■ What to work on:
1. Can you write out the passage of the generating-function derivation that begins at "Now, change the" and stops after "differentiable function $w(z+t)$."?
2. How would the derivation of the generating function G(s,t) go on after its last sentence?

■ Page extract:

Let's solve these equations. We use the method of the probability generating function (PGF). In the present case, the PGF with the dummy variable $s$ is defined as

$$\begin{array}{}\text{(Eq:PGF)}& G(s,t)=\sum _{n=n_0}^{\mathrm{\infty }}{p}_n(t)s^n.\end{array}$$

The initial condition (Eq:init) reads as $$\begin{array}{}\text{(Eq:InitG)}& G(s,0)=s^{n_0}.\end{array}$$

Now, multiply $s^n$ to the both sides of (Eq:Birthn), and sum over $n=n_0,n_0+1,\cdots$. We have

$$\sum _{n=n_0}^{\mathrm{\infty }}\frac{d{p}_n(t)}{dt}{s}^n=\lambda \sum _{n=n_0+1}^{\mathrm{\infty }}(n-1)p_{n-1}(t)s^n-\lambda \sum _{n=n_0}^{\mathrm{\infty }}n{p}_n(t)s^n.$$

The left-hand side: $$\sum _{n=n_0}^{\mathrm{\infty }}\frac{d{p}_n(t)}{dt}{s}^n=\frac{\partial G(s,t)}{\partial t}.$$

The first term on the right-hand side:$$\lambda \sum _{n=n_0+1}^{\mathrm{\infty }}(n-1)p_{n-1}(t)s^n=\lambda s^2\frac{\partial G(s,t)}{\partial s}.$$

The second term on the right-hand side:$$\lambda \sum _{n=n_0}^{\mathrm{\infty }}n{p}_n(t)s^n=\lambda s\frac{\partial G(s,t)}{\partial s}.$$

Combining these together, we obtain the following PDE: $$\begin{array}{}\text{(Eq:PDE)}& \frac{\partial G(s,t)}{\partial t}=\lambda s(s-1)\frac{\partial G(s,t)}{\partial s}.\end{array}$$

Solving the PDE for $G(s,t)$

The PDE (Eq:PDE) can be greatly simplified if we can get rid of the factor $s(s-1)$ on the right-hand side. This can be achieved by the change of variables $s\to z$ where the new variable $z$ is defined by the ODE $$\frac{ds}{dz}=\lambda s(s-1).$$

Here, we are implicitly assuming that $0<s<1$. Solving this ODE (exercise!), we have

$$s=\frac{1}{1+e^{\lambda z}}.$$

Now, change the variable $s$ in $G(s,t)$ to $z$ and define

$$Q(z,t)=G(1/(1+e^{\lambda z}),t).$$

In terms of $Q(z,t)$, (Eq:PDE) becomes $$\begin{array}{}\text{(Eq:PDEQ)}& \frac{\partial Q(z,t)}{\partial t}=\frac{\partial Q(z,t)}{\partial z}.\end{array}$$

The general solution of (Eq:PDEQ) is known to be any differentiable function of the form $w(z+t)$. In fact, we have 

$$\frac{\partial w(z+t)}{\partial z}=\frac{\partial w(z+t)}{\partial t}$$

for any differentiable function $w(z+t)$.

■ Given information:
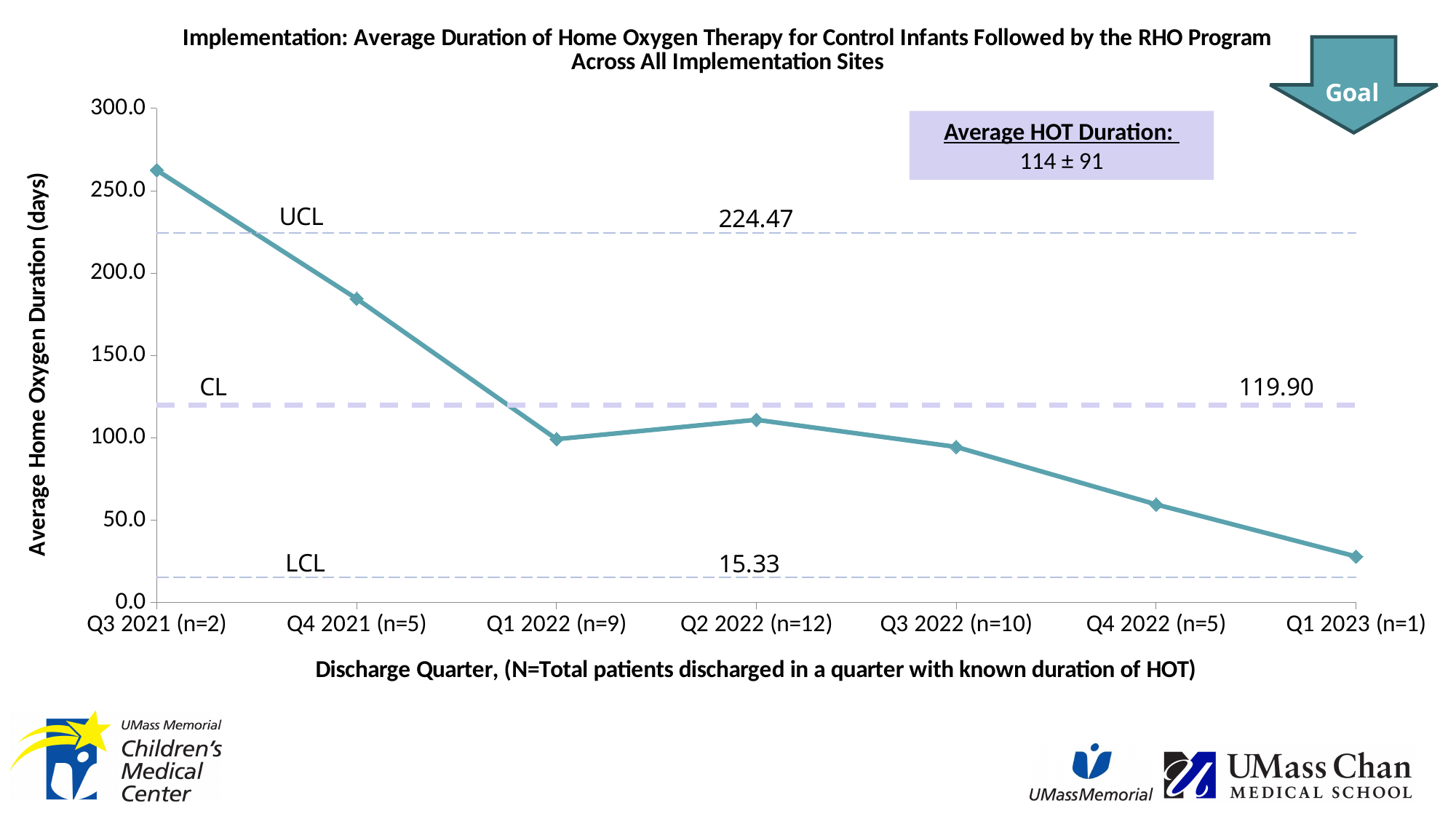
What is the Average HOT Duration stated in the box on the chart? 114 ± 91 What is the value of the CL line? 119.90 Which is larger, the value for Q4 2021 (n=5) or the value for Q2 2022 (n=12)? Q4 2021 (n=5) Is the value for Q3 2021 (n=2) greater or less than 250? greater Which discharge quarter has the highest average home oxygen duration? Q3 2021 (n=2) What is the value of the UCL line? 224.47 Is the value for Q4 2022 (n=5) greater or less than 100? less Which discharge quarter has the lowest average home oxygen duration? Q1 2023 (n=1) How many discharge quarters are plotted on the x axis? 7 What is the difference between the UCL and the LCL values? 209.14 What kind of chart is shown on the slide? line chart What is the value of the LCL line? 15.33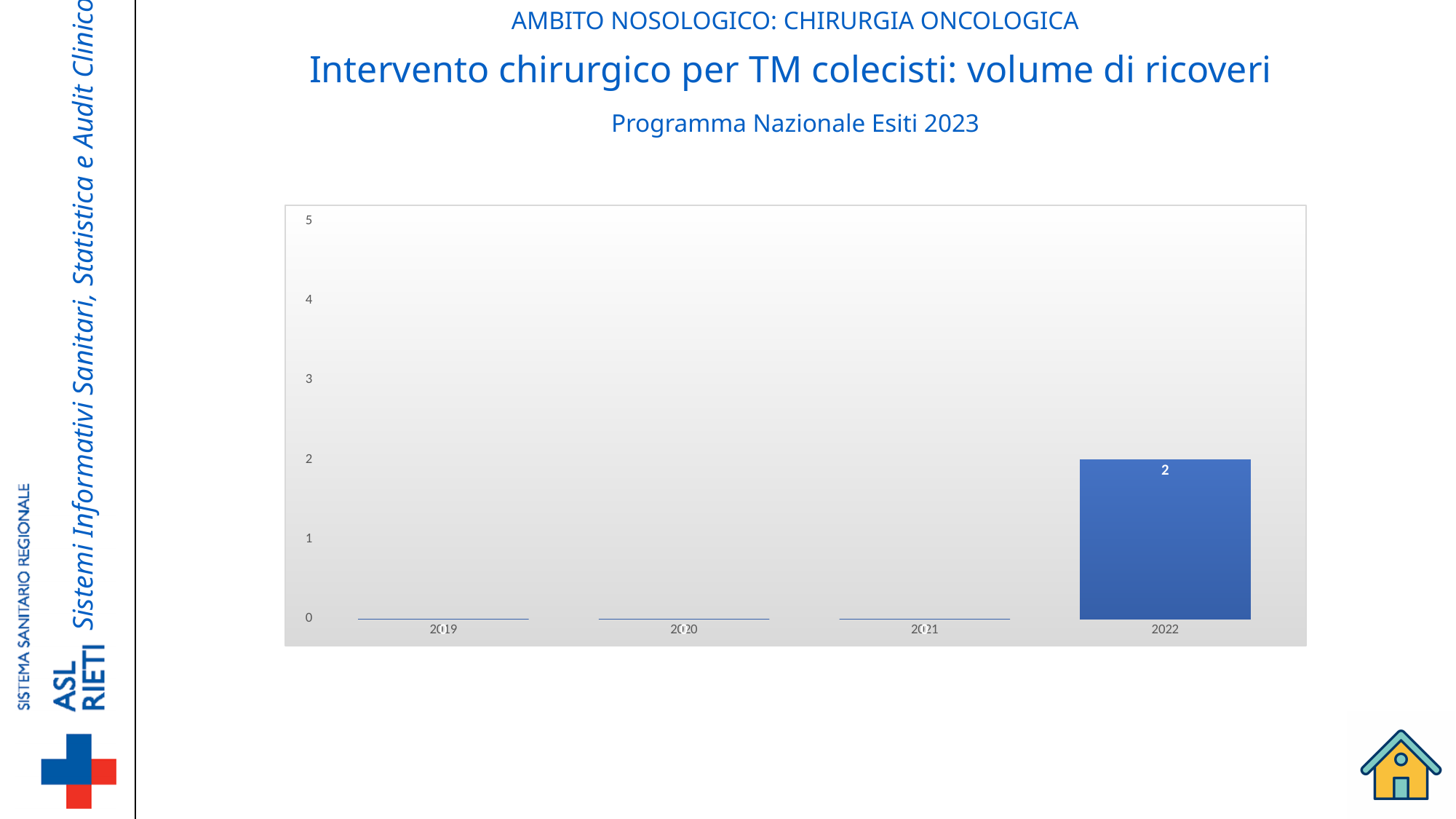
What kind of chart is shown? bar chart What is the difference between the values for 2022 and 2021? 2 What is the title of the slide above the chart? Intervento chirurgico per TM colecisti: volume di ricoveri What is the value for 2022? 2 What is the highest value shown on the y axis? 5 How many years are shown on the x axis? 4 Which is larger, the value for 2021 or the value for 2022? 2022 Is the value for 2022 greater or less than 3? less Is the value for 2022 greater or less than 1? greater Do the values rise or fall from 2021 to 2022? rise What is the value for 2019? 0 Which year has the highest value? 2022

■ Response list:
1.
Now, change the variable $s$ in $G(s,t)$ to $z$ and define

$$Q(z,t)=G(1/(1+e^{\lambda z}),t).$$

In terms of $Q(z,t)$, (Eq:PDE) becomes $$\begin{array}{}\text{(Eq:PDEQ)}& \frac{\partial Q(z,t)}{\partial t}=\frac{\partial Q(z,t)}{\partial z}.\end{array}$$

The general solution of (Eq:PDEQ) is known to be any differentiable function of the form $w(z+t)$. In fact, we have 

$$\frac{\partial w(z+t)}{\partial z}=\frac{\partial w(z+t)}{\partial t}$$

for any differentiable function $w(z+t)$.

2.
Let $Q(z,t)=w(z+t)$. The functional form of $w$ is determined by the initial condition (Eq:InitG):

$$G(s,0)=s^{n_0}=\frac{1}{(1+e^{\lambda z}{)}^{n_0}}=Q(z,0)=w(z).$$

Thus,

$$\begin{array}{rcl}G(s,t)& =& Q(z,t)=w(z+t)=\frac{1}{(1+e^{\lambda (z+t)}{)}^{n_0}}\\ & =& \frac{1}{(1+\frac{1-s}{s}{e}^{\lambda t}{)}^{n_0}}=\frac{s^{n_0}{e}^{-\lambda n_{0}t}}{[1-(1-e^{-\lambda t})s{]}^{n_0}}.\end{array}$$

By applying the negative binomial theorem to the denominator, we have

$$\begin{array}{rcl}G(s,t)& =& \frac{s^{n_0}{e}^{-\lambda n_{0}t}}{[1-(1-e^{-\lambda t})s{]}^{n_0}}\\ & =& s^{n_0}{e}^{-\lambda n_{0}t}\sum _{m=0}^{\mathrm{\infty }}(\genfrac{}{}{0ex}{}{m+n_0-1}{n_0-1})(1-e^{-\lambda t}{)}^m{s}^m\\ & =& e^{-\lambda n_{0}t}\sum _{n=n_0}^{\mathrm{\infty }}(\genfrac{}{}{0ex}{}{n-1}{n_0-1})(1-e^{-\lambda t}{)}^{n-n_0}{s}^n.\end{array}$$

Comparing the coefficients of $s^n$ with (Eq:PGF), we have $$p_n(t)=\{\begin{array}{ll}0,& (n<n_0),\\ (\genfrac{}{}{0ex}{}{n-1}{n_0-1})e^{-\lambda n_{0}t}(1-e^{-\lambda t}{)}^{n-n_0},& (n\ge n_0).\end{array}$$

Thus, $N(t)$ follows the Pascal or negative binomial distribution, $\mathrm{NB}(n_0,e^{-\lambda t})$. In particular, the mean population size is given by 

$$\mathbb{E}[N(t)]=\frac{\partial G}{\partial s}(1,t)=n_0{e}^{\lambda t}.$$

We can see that the population size increases exponentially with time.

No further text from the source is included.